Those of you who have been at it for weeks, please excuse a chemist
entering at a late stage. I was rather hoping the Hypermailed archived
might have some metadata elements to help me search for the
information I seek! But having only the subject lines to help me,
please forgive me if this information has already been addressed in
a previous query (the arcane art of putting metadata into subject lines
is one few of us have mastered).
My problem is that a lot of chemical syntax and content is contained
not as ASCII keywords in the body of e.g. an HTML (or
other SGML dtd) but via the HREFs to what we call
chemical MIME documents. A typical example might be
<A HREF="http://www.ch.ic.ac.uk/atp.pdb">Brookhaven protein format</a>
[we DO have a strict SGML dtd called CML or chemical markup language where
metadata COULD be directly inserted, but that is another story]

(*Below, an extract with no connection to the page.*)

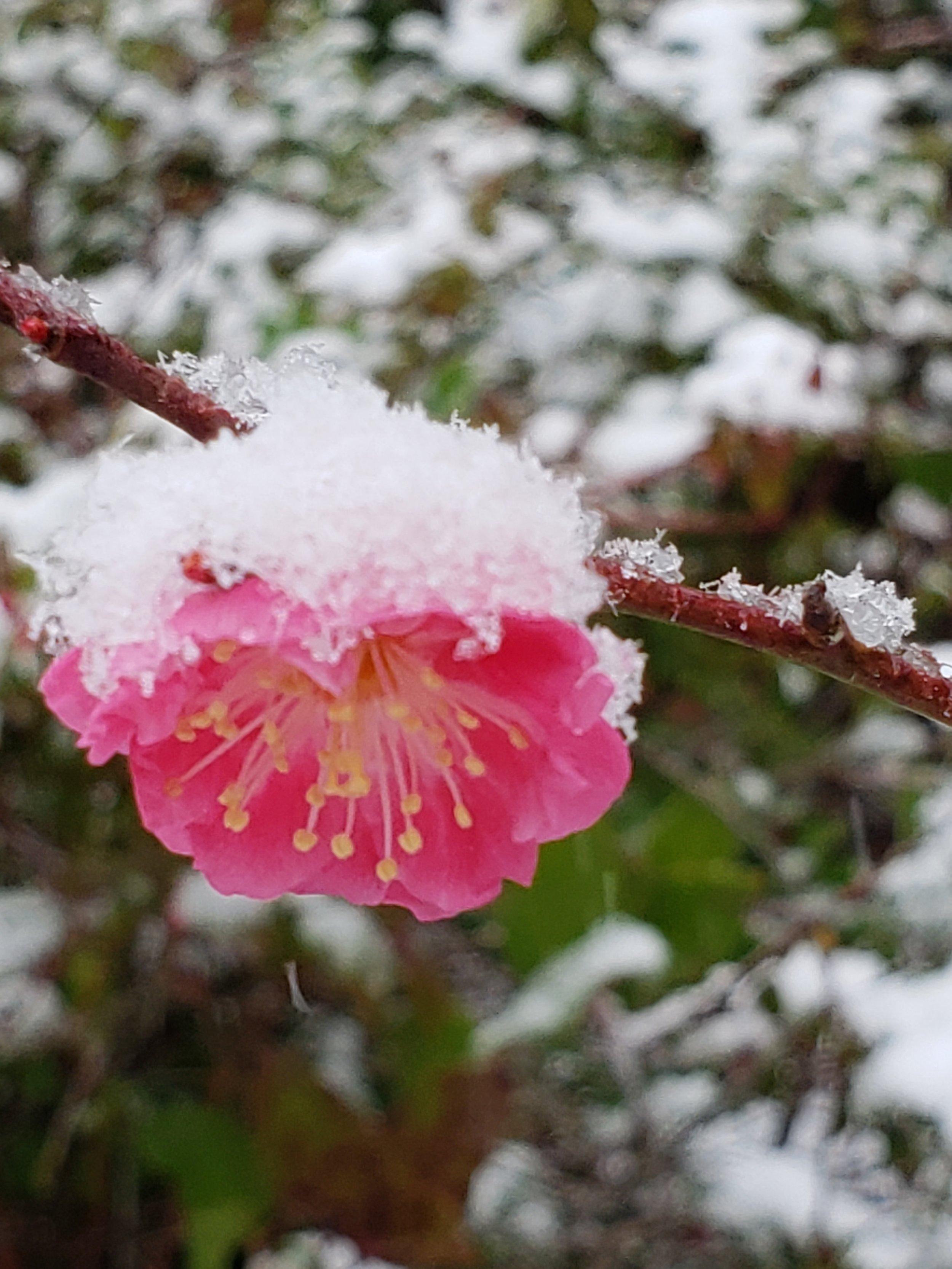 Ume Plum - Prunus Mume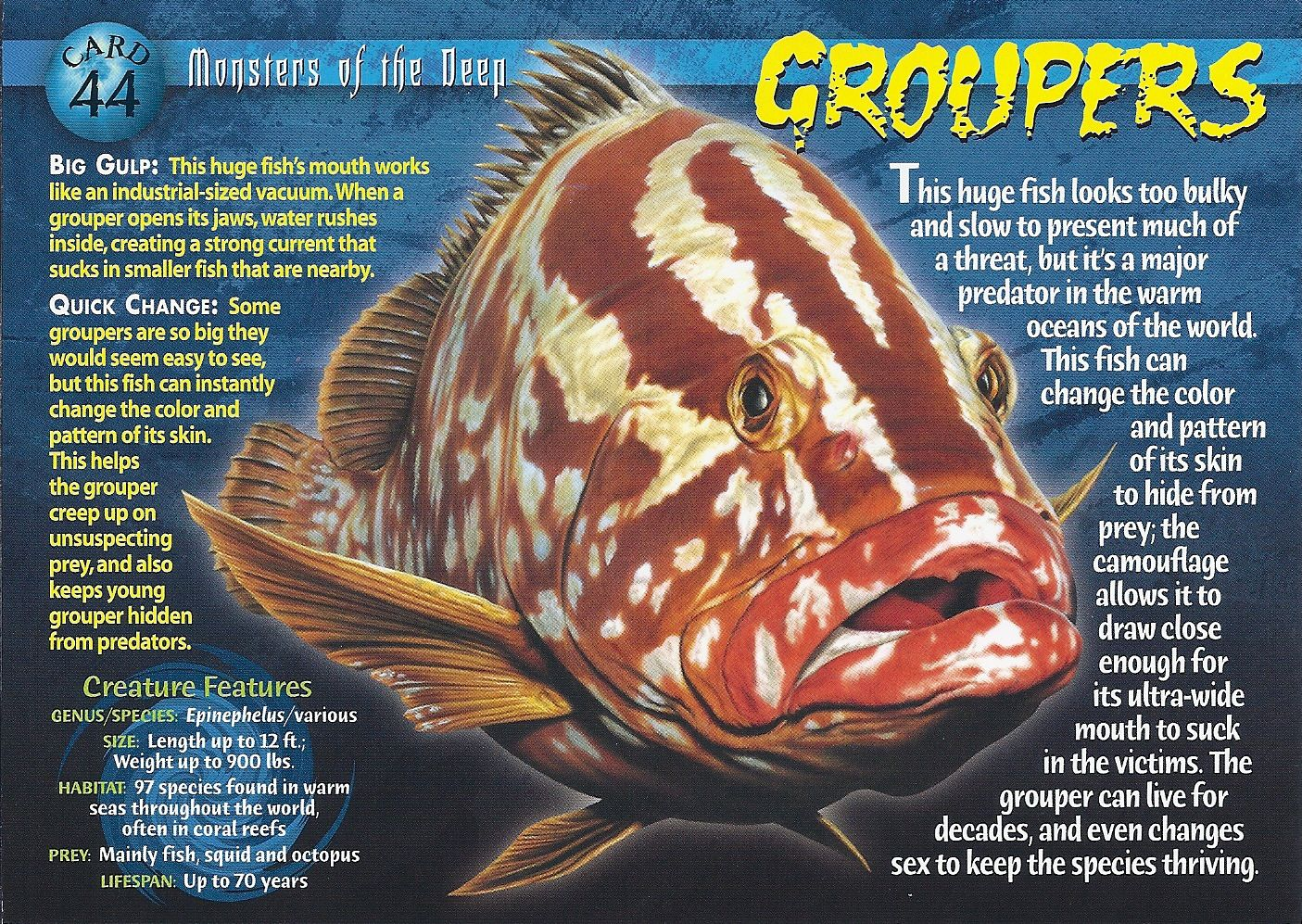 Grouper Fish Groupers or gropers are fish of any of a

The server will complete the namespace authenticity by returning the MIME
header chemical/x-pdb. But of course the document itself does not
carry this value.
A robot inspecting the header of the HTML document carrying this link
would almost certainly wish to index the fact that the document contains
a rich chemical vein in this .pdb file which has the IMT chemical/x-pdb
What I imagine this robot would need therefore is metadata of the following
type
<META NAME = "DC.RELATION" TYPE = "CHILD" CONTENT =
"http://www.ch.ic.ac.uk/atp.pdb">
My problem is, can I link the metadata element "DC.FORM"
CONTENT="chemical/x-pdb" to the "DC.RELATION" TYPE = "CHILD"
element? Given that the very use of TYPE modifiers is still under
active discussion, am I hoping for far to much to be achieved under the
constraints of HTML 2.0?
Put simply, I want metadata in a chemically oriented HTML document
to state that it contains a link to a document with precise chemically
parsable syntax. I might mention that many of the chemical IMT formats
in use could NOT be adapted to have metadata elements inserted directly into
their content, and that some sort of LINK would be needed to make this
association
Dr Henry Rzepa, Dept. Chemistry, Imperial College, LONDON SW7 2AY;
[log in to unmask]; Tel (44) 171 594 5774; Fax: (44) 171 594 5804.